Retype the records below word for word, leaving out the pictures.

── Data provided

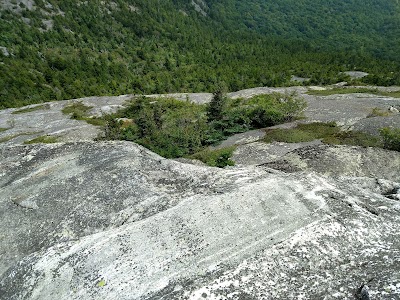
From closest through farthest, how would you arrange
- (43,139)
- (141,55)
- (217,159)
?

────

**Solution**
From closest through farthest, how would you arrange
- (43,139)
- (141,55)
- (217,159)
?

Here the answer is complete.